This is your standard linear transformation from linear algebra that's quite used in Neural Networks (NN):

$$
    Y = \begin{align*} A \times W+B \end{align*}
$$

Where:
* $A$'s shape is (number of data points, activations of layer)
* $W$'s is (number of weights for each data point row, number of output neurons of next layer)
* $B$'s is (number of output neurons of next layer, 1)
* $Y$'s is (number of data points, number of output neurons of next layer)
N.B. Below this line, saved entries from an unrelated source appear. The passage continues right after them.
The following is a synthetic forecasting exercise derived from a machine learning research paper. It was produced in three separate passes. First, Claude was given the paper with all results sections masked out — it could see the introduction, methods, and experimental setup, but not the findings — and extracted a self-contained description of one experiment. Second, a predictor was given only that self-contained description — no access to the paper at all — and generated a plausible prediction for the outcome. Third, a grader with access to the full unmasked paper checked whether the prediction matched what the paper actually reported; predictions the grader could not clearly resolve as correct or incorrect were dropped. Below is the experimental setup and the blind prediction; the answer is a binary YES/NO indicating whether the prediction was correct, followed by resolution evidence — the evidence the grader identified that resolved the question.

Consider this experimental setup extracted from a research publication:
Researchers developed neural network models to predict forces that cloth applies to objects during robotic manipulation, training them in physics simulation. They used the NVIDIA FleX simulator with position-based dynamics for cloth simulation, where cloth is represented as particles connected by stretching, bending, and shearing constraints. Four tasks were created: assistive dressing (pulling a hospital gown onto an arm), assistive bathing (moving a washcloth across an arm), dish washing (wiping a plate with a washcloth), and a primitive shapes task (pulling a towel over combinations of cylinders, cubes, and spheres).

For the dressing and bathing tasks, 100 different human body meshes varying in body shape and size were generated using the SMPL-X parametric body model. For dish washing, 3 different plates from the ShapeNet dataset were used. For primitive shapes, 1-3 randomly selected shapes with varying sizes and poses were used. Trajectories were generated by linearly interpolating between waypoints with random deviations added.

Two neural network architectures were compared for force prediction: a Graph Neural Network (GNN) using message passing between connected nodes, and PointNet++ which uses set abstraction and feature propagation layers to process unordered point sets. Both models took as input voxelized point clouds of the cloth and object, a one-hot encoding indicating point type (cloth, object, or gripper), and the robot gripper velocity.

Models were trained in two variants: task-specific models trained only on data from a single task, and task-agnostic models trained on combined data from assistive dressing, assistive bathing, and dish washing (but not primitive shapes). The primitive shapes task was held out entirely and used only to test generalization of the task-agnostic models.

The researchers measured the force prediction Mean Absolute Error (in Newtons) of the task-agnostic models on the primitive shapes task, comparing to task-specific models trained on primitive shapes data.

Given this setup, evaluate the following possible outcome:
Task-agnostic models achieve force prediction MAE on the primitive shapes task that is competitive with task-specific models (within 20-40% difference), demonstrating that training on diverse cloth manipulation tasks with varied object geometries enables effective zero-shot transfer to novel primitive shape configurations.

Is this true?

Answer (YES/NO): NO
In NN lingo $A$ stands for activations, $W$ stands for weights, $B$ for biases and $Y$ for next layer's neurons activations

In [22]:
# Linear transformation for fully connected layer: x*w+b

linear_transform = torch.nn.Linear(in_features=3,out_features=3) # N features, M output neurons from next layer 
linear_transform(test_A) # 3 data points and their respective next layer's activations

tensor([[-0.4506,  0.1871, -0.4693],
        [-0.4657, -0.4592,  0.0861],
        [-0.8765, -0.2916,  0.3535]], grad_fn=<AddmmBackward0>)

## Aggregations

In [23]:
vec_a = torch.arange(0.0,100.0,dtype=torch.float32) # if dtype is not specified, then mean will fail
vec_a.max(), vec_a.min(), vec_a.median(), vec_a.mean(), vec_a.sum()
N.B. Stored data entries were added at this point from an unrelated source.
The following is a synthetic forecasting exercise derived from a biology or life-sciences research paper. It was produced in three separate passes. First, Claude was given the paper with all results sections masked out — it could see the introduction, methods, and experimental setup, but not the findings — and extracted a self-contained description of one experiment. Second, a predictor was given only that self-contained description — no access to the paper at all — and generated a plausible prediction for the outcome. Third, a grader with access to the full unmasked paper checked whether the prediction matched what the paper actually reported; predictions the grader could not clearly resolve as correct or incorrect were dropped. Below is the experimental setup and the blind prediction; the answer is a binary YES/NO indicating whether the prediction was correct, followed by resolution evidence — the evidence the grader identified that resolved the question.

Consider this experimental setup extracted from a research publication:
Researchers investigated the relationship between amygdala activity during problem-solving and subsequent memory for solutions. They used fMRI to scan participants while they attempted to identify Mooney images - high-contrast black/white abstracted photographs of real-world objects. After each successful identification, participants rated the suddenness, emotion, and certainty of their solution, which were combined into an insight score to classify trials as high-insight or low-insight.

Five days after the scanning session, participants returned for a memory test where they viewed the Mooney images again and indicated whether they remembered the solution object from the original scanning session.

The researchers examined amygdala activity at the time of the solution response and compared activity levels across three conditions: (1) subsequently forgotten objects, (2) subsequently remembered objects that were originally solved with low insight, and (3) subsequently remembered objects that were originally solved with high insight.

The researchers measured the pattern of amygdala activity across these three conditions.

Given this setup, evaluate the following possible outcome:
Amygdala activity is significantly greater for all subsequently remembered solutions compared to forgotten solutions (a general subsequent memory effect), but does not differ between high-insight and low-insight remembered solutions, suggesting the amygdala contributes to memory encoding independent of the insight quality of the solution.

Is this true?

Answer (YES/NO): NO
(tensor(99.), tensor(0.), tensor(49.), tensor(49.5000), tensor(4950.))

In [24]:
vec_a = torch.arange(0,100) # if dtype is not specified, then mean will fail
vec_a.max(), vec_a.min(), vec_a.median(), vec_a.type(torch.float32).mean(), vec_a.sum()

(tensor(99), tensor(0), tensor(49), tensor(49.5000), tensor(4950))

In [25]:
vec_a = torch.arange(0,100)
vec_a.argmax(), vec_a.argmin() # positions for the max and min values respectively

(tensor(99), tensor(0))

## Transformation Methods

In [26]:
# Squeeze is a very important transformation method as it allows for retrieving values from vectors

scalar_a = torch.tensor(1)
vector_a = torch.tensor([[1,2]])
vector_b = torch.tensor([1])
scalar_a.unsqueeze(scalar_a.ndim),vector_a.squeeze(), vector_b.squeeze()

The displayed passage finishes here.